§ **AUFGABENSTELLUNG**:
**A.** Nenne in der Reihenfolge des Textes über Ricoh Gerbl die künstlerischen Bereiche, in denen sie nacheinander tätig wurde.
**B.** Ermittle alle Zeilen der Einträge, in denen die Zeichenfolge „inches“ vorkommt, und gib diese Zeilen unverändert wieder.

§ **ZITIERTER TEXT**:

──────────────────────────────

Ricoh Gerbl ist eine Schrift- und Bildkünstlerin, die sich ihren Wort- und Malerwelten, bis hin zur Fotografie, vollkommen ausliefert, wenn sie an ihnen arbeitet. Sie begann mit der Fotografie, erweiterte sich danach in die Malerei hinein und gelangte schließlich in die Schriftstellerei. Sie sagt, dass sie sich „beim Schreiben nicht nur mit dem Text herumschlagen muss, mit dem Inhalt, der Schreibweise, sondern auch mit mir, um überhaupt an den Text heranzukommen.“
In der bildenden Kunst ist bei mir das „zentrales Thema die ‚Pfropfung‘, was heißt, ich füge Disparates ineinander. In meinen künstlerischen Arbeiten wende ich diesen Begriff auf zwischenmenschlichen Verhaltensweisen an. Entweder stelle ich Situationen her, oder ich fotografiere in Szene gesetzte Momente, in denen ein Übergriff oder eine Veredelung, oder auch beides stattfindet.“
Als tieferes Motiv hinter ihrer Kunstproduktion sieht sie Situationen, in denen sie keine Ordnung findet, die sie zufrieden stellt. Sie beginnt dann damit, auch immer mit einem gewissen Zwang verbunden, umzuordnen: Dinge, Inhalte anders zusammenzustellen. Und wenn sie eine neue Ordnung gefunden hat, die für sie mehr greift, dann macht sie das glücklich. Solange bis es wieder jemand gibt, für den diese Ordnung nicht greift und alles wieder von vorne beginnt.

──────────────────────────────

§ **DATENSATZAUSZUG**:
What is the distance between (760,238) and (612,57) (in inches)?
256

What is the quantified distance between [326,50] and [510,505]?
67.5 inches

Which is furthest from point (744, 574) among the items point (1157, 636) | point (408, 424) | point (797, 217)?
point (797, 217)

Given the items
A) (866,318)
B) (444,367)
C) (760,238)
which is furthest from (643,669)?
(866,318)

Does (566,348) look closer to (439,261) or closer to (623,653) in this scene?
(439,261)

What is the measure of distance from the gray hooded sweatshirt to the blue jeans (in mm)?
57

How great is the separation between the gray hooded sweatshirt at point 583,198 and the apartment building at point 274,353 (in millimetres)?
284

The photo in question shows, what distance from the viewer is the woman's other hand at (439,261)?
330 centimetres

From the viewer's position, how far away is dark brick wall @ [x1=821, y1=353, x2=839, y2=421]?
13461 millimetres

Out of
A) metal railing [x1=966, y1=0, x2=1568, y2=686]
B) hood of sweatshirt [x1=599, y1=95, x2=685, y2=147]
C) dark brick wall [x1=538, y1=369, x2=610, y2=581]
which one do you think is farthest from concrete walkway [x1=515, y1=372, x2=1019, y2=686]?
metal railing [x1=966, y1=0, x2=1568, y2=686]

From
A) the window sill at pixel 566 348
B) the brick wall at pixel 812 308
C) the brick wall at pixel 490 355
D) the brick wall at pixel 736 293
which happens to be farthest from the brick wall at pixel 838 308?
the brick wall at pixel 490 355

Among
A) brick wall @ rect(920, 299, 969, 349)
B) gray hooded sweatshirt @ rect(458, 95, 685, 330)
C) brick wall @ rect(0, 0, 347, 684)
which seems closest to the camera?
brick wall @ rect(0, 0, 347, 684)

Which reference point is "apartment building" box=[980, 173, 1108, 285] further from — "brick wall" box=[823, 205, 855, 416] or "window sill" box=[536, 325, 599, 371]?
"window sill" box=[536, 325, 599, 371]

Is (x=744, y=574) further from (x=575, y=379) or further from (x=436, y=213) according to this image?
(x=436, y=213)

──────────────────────────────

§ **LÖSUNGEN JE AUFGABE**:
**A.** Fotografie, Malerei, Schriftstellerei

**B.**
What is the distance between (760,238) and (612,57) (in inches)?
67.5 inches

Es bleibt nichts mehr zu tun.